Answer these from the piece below on the two music critics:
(a) In which newspaper and on what date did Mark Kanny's article appear?
(b) Which Pittsburgh Symphony player does Kanny single out, and what position does that player hold?
(c) What does Mark Stryker suggest the Detroit Symphony establish while it searches for a new music director?

--- Excerpted text ---

========================================

A Tale Of Two Cities & A Tale Of Two Music Critics

Two recent articles from music critics in Detroit and Pittsburgh caught my attention this week as they made the strikingly similar observations about their respective orchestras…


The first article appeared in the June 4th edition of the Detroit Free Press and was written by Mark Stryker; the second appeared in the June 7th edition of the Pittsburgh Tribune-Review and was written by Mark Kanny.

Both articles lamented the fact that their respective ensembles were moving along without the sort of artistic leadership they deserved. In Mark Stryker’s article, he shows some home town spirit by writing that the Detroit Symphony is every bit as good as the ensembles in St. Louis and Atlanta but because Detroit is without a music director the organization isn’t getting invited to perform at Carnegie.

In Pittsburgh, Mark Kanny bemoaned the organization’s decision to implement a trifecta of conductors to cumulatively serve the role that would normally be filled by a single music director. He goes on to write that only one of the conductors, Yan Pascal Tortelier, really delivered a performance worthwhile of his position.

Although it’s interesting that both writers are located in cities barely separated by 200 miles, it’s even more interesting that they had very similar opinions about their respective ensemble’s artistic merit. They both go on to state that, if anything, the artistic leadership situation at both organizations is a far cry from ideal but that hasn’t degraded artistic output or potential.

In Pittsburgh, Mark Kanny points out that all of the first stand players among the winds, brass and percussion are proving that they are not only world-class good but they continue to demonstrate regular improvement. He singles out PSO principal horn Bill Caballero as having an “astonishing” level of artistic development. Having head Bill up close and personal as well as within an ensemble setting, I concur (brass musicians have a phrase they use to describe players like Bill but it’s not something one uses in general public).

Back at Detroit, Mark Stryker makes similar statements by declaring that the DSO is “perched on the brink of greatness” and that they have “all the ingredients for glory are present except one: truly inspired artistic leadership.”

One fascinating observation from Detroit Mark is that the DSO has been slack in programming music from living composers. He goes on to write that he feels establishing a composer-in-residence might be just the thing to help give the ensemble the right artistic spark while it searches for a new music director. The issue of composers beginning to serve a larger role within orchestras as an artistic catalyst is a popular topic this month. You can read more about that subject here, here, and here.

========================================

--- Dataset excerpts ---

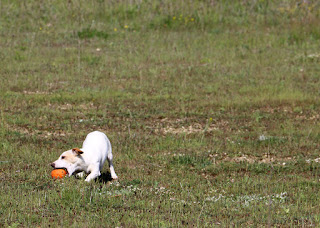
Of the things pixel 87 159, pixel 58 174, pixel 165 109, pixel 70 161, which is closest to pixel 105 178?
pixel 87 159

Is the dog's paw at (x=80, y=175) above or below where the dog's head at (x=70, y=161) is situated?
below

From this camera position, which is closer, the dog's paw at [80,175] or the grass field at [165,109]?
the grass field at [165,109]

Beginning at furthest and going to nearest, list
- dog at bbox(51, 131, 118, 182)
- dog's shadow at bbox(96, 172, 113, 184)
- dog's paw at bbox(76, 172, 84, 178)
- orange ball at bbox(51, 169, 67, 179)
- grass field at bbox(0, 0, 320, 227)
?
dog's shadow at bbox(96, 172, 113, 184), dog's paw at bbox(76, 172, 84, 178), dog at bbox(51, 131, 118, 182), orange ball at bbox(51, 169, 67, 179), grass field at bbox(0, 0, 320, 227)

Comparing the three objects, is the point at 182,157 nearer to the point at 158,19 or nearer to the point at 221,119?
the point at 221,119

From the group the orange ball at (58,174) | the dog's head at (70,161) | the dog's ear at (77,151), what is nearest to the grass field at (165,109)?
the orange ball at (58,174)

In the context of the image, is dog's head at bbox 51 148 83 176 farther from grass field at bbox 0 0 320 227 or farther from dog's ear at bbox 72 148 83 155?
grass field at bbox 0 0 320 227

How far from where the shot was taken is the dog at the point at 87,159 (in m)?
8.44

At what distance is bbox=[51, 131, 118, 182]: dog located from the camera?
844 cm

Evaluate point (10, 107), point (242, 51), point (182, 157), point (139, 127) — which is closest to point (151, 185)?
point (182, 157)

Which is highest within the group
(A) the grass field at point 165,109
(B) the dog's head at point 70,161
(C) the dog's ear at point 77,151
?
(C) the dog's ear at point 77,151

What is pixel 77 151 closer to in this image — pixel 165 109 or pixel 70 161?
pixel 70 161

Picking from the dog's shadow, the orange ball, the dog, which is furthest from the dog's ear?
the dog's shadow

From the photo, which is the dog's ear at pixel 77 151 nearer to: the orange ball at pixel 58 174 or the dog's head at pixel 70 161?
the dog's head at pixel 70 161

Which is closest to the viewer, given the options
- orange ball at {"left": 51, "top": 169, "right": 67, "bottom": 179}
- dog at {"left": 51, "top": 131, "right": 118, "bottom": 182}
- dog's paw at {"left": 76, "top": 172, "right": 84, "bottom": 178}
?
orange ball at {"left": 51, "top": 169, "right": 67, "bottom": 179}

========================================

--- Result of the task ---
(a) The Pittsburgh Tribune-Review, June 7th edition.
(b) Bill Caballero, the principal horn.
(c) A composer-in-residence.